«…разгоним город сегодня вечером,
потому что больше делать нечего,
и лучше вас никому не разжечь его
в этот Субботний Вечер!
К вам снова возвращается могучий Кала и «Волки» — «Рожденный быть плохим».
Мерида выключила радио. Но завывание «Волков» равно доносилось из десятка других динамиков.
— Рико, — сказала она, на этот раз глядя ему прямо в глаза. — Кажется… — ее губы дрожали. — Кажется, я забеременела.
«Вот дерьмо! — подумал он. — Забеременела? Она сказала, что забеременела?» Он едва не спросил «от кого?», но успел остановить себя. Он знал, что последние три месяца она спала только с ним, исключительно, даже после того, как он снял квартиру в бедном конце Закатного бульвара. Она всегда была приличной верной женщиной. «Женщиной? — подумал он. — Ей только шестнадцать лет. Но во многих отношениях она женщина. Во многих?»
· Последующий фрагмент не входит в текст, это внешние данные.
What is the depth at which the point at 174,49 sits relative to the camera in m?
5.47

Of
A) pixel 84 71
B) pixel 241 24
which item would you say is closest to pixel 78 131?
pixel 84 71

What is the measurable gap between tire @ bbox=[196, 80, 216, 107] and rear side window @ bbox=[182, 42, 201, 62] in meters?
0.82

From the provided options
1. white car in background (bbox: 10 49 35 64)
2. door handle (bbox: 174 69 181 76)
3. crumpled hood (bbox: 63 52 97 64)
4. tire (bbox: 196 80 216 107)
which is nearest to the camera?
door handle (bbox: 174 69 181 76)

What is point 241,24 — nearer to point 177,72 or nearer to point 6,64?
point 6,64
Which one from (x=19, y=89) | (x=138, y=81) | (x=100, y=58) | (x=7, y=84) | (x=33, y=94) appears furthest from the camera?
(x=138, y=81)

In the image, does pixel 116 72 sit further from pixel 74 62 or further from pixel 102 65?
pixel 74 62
Рико был просто ошарашен, чтобы найти в себе силы сказать что-то. Спортивные приземистые машины казались ему то накатывающими, то уползающими обратно волнами бесконечного металлического океана. Он каждый раз пользовался резиной, и ему казалось, что он осторожен, но вот теперь… «Что делать? — спросил он себя. — Твой большой мачо-мачо сделал неприятность для этой малютки, и что ты теперь думаешь делать?»
— Ты уверена? — спросил он наконец. — В смысле… Откуда ты знаешь?
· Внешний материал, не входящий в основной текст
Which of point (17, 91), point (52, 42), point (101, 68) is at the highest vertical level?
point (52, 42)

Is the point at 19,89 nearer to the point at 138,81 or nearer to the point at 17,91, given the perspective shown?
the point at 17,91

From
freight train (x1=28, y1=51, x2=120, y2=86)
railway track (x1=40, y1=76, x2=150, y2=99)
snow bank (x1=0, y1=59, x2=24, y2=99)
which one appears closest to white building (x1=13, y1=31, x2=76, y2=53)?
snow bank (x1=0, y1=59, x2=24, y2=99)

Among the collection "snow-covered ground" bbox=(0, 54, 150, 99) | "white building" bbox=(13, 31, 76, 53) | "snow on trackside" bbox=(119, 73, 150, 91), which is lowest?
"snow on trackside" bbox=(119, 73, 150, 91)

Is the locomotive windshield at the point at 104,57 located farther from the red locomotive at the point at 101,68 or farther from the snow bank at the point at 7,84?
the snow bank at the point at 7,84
— У меня… была задержка. Я пошла в больницу, и доктор мне сказал.
— А он не мог ошибиться? — Рико пытался думать. «Когда я не пользовался предохранителем? В тот вечер, когда мы пили, или в тот раз, когда нужно было спешить…»
— Нет, — сказала она, и окончательный приговор в ее голосе заставил что-то болезненно запульсировать в животе у Рико.
— А твоя мать уже знает? Она меня прикончит, когда узнает. Она меня и без того, ненавидит. Она сказала: «Увижу тебя еще раз — застрелю или полицию вызову…»
— Она еще не знает, — тихо сказала Мерида. — Никто больше не знает. — Она тихо, задыхаясь, заплакала, словно душили кролика.
— Не надо плакать, — сказал он слишком громко, потом вдруг понял, что она уже плачет, наклонив голову, и слезы катятся по ее щекам крупными горошинами. Он чувствовал, что должен оберегать ее больше, чем любовник, как старший брат. «Люблю ли я ее?» — спросил он себя. Вопрос, поставленный так прямо и просто, привел его в замешательство. Он не был уверен, что понимает, что такое любовь. Это вроде хорошо проведенной ночи с девушкой? Или это как будто ощущение, что с тобой этот человек всегда рад поговорить немного, легко утешить и подбодрить? Или это что-то вызывающее робость, молчаливое, великое, как будто сидишь в церкви?